昨日朝堂上吵得不可开交,孟璟弋便已猜到今日会有成堆的弹劾奏本递到景帝这里。

    他翻看奏本看了眼,无非就是些“罔顾人伦,不尊重读书人”的言论,但也有胆子大的,上书要废太子。

    “朕只有你和北尘两个儿子,再这么闹腾下去,朕真怕那些文武百官要让朕再添皇嗣。”

    景帝这句虽说得玩笑,可脸上疲倦之色已再也挡不住。

    他转身到书案前坐下,手指着面前一摞摞奏折,叹息道,“这里也是弹劾你的。”

    孟璟弋合上走呗,抬眸看向景帝,眼神坚定,“父皇也觉得我做错了吗?”

    景帝对上那眼眸一瞬,迅速撇转目光看向别处。

    像,太像了。

    他仿佛看见年轻时的自己,那时他还只是先帝的二皇子,心怀凌云,气吞山河。

    可现在,他不敢再看那双眼睛,不仅因为不甘面对曾经的自己,更多的是,无脸面对孟璟弋的母妃——月氏念雪。

    “这事没有对错,你若相信自己内心是对的,便放手去做吧。”

    说出这句话,景帝似乎用尽全力。

    如今外戚干政,朝中早已不是听命景帝一人,聂相一派早已是只手遮天,若是不解决此事,那些吸食财政的贪官污吏会像菟丝子一样,吸尽景国最后一丝龙气。

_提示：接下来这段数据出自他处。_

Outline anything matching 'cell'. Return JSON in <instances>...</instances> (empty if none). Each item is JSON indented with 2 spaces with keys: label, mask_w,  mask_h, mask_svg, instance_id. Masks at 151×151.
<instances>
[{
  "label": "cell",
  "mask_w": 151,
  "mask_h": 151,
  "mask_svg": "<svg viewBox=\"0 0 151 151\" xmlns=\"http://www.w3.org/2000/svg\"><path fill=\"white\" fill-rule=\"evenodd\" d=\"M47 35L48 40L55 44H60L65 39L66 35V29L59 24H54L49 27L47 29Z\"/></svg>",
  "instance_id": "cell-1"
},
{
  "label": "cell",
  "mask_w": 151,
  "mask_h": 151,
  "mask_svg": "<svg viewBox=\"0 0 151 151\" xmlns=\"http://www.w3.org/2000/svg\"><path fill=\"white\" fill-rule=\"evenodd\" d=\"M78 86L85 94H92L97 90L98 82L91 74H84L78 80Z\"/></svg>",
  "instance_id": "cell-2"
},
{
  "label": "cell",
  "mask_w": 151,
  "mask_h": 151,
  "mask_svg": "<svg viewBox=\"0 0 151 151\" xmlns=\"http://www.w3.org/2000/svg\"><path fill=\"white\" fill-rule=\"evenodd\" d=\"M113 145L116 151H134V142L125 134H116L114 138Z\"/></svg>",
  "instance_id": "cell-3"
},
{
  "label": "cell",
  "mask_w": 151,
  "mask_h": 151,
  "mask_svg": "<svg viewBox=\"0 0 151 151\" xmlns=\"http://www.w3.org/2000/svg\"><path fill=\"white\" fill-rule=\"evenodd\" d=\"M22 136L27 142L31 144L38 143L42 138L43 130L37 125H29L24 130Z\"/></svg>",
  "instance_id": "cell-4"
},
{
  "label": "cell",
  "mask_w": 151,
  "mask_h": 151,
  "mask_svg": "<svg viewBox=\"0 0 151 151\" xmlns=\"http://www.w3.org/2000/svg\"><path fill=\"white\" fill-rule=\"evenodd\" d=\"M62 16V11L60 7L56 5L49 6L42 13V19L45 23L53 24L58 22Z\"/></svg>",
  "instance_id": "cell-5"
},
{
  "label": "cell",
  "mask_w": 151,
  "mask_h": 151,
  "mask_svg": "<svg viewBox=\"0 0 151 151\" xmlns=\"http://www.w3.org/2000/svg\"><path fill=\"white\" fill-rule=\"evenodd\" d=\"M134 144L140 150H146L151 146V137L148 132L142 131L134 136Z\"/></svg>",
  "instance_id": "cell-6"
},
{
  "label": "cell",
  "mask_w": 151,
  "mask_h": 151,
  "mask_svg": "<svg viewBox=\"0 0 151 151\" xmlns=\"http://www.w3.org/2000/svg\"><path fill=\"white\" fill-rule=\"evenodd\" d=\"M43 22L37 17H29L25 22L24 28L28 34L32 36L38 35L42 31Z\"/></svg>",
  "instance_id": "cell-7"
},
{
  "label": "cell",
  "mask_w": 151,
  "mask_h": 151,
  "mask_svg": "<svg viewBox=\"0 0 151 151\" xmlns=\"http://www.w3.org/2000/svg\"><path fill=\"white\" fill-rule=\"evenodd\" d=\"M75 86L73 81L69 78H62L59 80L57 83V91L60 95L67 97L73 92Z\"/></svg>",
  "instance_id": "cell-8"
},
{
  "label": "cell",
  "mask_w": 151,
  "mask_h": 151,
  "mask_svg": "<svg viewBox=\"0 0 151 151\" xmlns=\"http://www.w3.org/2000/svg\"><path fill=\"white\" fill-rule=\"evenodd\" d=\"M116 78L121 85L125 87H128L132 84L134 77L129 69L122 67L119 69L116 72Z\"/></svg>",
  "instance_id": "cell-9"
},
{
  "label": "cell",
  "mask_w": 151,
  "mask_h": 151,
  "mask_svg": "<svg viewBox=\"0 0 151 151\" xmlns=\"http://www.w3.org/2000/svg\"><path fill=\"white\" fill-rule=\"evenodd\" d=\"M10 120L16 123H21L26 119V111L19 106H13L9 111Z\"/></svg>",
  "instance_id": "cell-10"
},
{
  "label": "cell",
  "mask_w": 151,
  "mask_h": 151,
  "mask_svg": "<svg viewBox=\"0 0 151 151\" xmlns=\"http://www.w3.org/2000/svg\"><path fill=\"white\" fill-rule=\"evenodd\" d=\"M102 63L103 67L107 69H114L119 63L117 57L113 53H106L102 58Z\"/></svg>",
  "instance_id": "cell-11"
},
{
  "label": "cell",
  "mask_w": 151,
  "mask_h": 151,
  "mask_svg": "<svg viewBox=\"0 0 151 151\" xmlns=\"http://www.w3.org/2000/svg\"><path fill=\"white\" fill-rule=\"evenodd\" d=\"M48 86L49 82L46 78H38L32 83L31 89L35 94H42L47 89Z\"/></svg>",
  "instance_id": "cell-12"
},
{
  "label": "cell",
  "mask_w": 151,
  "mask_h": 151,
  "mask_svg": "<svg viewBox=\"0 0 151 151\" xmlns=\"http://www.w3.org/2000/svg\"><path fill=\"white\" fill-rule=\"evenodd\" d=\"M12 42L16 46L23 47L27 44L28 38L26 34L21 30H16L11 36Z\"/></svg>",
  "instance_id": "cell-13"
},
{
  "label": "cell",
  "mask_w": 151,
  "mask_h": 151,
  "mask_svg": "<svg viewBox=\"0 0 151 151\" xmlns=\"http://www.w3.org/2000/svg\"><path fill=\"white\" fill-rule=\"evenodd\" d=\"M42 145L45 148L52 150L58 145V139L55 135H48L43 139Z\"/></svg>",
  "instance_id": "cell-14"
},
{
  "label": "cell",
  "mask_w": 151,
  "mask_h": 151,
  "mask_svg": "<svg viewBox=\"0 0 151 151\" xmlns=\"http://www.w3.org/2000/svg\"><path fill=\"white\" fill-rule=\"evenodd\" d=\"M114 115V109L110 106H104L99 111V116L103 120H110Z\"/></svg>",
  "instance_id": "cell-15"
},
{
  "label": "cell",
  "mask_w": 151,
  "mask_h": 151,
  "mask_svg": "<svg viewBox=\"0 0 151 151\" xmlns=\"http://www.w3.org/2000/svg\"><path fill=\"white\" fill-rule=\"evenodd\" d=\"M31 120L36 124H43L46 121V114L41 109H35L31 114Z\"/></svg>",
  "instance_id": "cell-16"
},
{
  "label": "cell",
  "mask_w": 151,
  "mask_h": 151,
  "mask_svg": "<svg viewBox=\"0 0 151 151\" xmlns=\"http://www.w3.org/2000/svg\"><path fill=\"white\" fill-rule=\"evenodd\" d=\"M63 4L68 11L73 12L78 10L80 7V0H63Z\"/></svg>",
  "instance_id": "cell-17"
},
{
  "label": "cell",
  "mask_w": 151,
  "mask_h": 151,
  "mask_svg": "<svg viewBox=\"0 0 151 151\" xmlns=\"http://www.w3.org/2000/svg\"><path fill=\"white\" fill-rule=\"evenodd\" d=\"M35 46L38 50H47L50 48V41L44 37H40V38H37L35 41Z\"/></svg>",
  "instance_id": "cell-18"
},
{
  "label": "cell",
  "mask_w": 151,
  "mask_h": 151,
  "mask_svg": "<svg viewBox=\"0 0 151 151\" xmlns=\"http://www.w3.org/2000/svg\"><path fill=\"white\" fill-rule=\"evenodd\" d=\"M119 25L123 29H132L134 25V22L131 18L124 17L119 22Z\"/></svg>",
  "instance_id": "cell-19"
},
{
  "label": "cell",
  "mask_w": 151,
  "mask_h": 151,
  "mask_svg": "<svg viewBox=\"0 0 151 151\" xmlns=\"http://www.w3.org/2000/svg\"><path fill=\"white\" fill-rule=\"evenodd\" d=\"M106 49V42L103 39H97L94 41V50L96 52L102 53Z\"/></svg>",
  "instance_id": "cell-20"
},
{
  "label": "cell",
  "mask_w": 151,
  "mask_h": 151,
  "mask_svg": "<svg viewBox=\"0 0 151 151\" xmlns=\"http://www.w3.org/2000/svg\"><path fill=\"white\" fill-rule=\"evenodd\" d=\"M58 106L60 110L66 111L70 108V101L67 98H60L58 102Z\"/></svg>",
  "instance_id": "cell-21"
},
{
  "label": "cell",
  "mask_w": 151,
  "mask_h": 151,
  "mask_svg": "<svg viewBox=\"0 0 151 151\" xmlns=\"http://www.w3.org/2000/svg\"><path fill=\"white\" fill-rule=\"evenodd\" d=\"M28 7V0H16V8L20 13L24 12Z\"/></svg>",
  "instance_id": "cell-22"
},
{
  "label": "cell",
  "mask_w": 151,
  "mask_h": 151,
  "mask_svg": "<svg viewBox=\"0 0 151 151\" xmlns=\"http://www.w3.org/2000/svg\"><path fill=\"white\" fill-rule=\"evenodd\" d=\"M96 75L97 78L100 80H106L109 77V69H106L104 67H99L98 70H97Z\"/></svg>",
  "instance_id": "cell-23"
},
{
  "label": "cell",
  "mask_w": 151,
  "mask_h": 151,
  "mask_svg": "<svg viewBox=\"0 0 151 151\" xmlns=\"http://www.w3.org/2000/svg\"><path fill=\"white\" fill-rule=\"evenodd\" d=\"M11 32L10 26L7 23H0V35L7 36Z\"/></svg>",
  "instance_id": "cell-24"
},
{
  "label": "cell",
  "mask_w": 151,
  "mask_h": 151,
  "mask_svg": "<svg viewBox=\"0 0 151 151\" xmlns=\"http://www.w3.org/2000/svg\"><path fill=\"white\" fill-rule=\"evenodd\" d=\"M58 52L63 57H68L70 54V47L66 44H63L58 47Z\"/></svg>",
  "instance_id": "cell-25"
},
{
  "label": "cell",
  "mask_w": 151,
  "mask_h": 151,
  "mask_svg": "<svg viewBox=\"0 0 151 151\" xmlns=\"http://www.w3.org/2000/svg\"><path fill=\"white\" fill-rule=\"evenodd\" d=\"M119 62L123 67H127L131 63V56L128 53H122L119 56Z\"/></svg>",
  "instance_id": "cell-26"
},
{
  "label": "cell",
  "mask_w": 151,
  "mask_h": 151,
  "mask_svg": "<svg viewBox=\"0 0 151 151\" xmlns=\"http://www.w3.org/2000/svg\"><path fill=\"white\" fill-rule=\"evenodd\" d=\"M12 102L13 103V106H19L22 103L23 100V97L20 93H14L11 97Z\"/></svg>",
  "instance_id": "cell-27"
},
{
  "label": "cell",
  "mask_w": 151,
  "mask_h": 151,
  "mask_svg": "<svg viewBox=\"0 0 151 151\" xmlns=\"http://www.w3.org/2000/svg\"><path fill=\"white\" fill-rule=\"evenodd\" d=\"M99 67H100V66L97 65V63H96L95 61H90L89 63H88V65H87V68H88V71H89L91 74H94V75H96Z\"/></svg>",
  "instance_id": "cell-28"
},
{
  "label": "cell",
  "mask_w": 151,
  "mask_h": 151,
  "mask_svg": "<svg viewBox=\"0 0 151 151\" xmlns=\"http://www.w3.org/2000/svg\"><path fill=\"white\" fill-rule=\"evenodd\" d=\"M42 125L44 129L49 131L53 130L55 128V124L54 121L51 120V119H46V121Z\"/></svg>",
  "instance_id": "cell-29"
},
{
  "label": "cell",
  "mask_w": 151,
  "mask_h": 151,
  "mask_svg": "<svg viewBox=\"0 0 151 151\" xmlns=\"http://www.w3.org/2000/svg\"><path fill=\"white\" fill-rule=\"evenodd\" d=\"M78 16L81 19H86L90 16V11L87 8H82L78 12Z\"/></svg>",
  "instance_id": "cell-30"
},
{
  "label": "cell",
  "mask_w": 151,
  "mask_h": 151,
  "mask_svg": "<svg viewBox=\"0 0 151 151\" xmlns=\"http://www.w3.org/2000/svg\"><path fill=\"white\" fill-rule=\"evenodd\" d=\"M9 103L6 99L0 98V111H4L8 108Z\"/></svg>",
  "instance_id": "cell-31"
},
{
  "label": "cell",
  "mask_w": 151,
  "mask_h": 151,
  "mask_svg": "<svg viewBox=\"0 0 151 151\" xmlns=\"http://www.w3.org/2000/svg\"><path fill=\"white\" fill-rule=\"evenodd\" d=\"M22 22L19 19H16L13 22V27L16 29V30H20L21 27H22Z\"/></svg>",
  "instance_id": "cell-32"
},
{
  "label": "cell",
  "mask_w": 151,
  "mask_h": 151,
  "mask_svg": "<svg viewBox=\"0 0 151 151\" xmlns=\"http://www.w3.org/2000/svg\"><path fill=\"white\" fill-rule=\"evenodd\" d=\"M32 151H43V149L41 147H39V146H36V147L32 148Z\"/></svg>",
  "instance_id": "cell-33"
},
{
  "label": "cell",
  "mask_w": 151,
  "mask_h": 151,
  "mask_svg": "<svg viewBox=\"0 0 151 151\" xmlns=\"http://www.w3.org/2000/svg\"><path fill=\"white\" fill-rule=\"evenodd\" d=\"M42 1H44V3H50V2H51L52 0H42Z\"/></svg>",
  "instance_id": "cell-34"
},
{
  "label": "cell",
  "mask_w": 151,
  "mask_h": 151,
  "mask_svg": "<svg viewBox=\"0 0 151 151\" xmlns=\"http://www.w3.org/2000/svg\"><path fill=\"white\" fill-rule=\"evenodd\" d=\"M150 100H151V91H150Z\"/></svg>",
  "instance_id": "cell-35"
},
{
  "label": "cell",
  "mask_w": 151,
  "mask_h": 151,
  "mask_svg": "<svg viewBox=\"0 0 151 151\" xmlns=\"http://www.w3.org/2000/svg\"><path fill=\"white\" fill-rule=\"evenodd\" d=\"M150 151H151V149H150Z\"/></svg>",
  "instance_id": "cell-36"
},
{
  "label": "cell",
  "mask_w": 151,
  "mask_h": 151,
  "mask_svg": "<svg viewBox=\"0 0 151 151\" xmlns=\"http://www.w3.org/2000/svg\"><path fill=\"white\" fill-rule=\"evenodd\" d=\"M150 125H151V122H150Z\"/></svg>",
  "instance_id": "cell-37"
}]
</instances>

    可能是在孟璟弋身上瞧见一丝月氏念雪的神韵,景帝最终还是放手让他去做了。

    见父皇答应,孟璟弋没在多说什么,躬身退出大殿。

    离开时,他回头再看了眼景帝。

    两鬓已隐约瞧见银丝,神态也年迈了不少。

    回到竹院,众人已等待多时。

    余瑶从竹椅上起来,将一虎符拍在桌上。

    “礼部既然不愿去做这件事,就交给龙吟军去传达消息到全国。”

    瞧见兵符,孟北尘眨眼凑上前,“这可是景国最强的兵力,你是怎么从护国侯手里拿到的?”

    “偷的。”

    余瑶说得一点不假,只是偷的异常顺利。

    今早她正要出门,路过正堂,便瞧见这虎符放在木桌上。左看右看没瞧见父亲,余瑶偷摸揣进了兜里。

    “私自调兵可是死罪。”孟北尘撑脸提醒道。

    “谁说我要调兵了,本姑娘娇生惯养,命家里的侍卫去各地收集点玩物丧志的玩意儿怎么了?”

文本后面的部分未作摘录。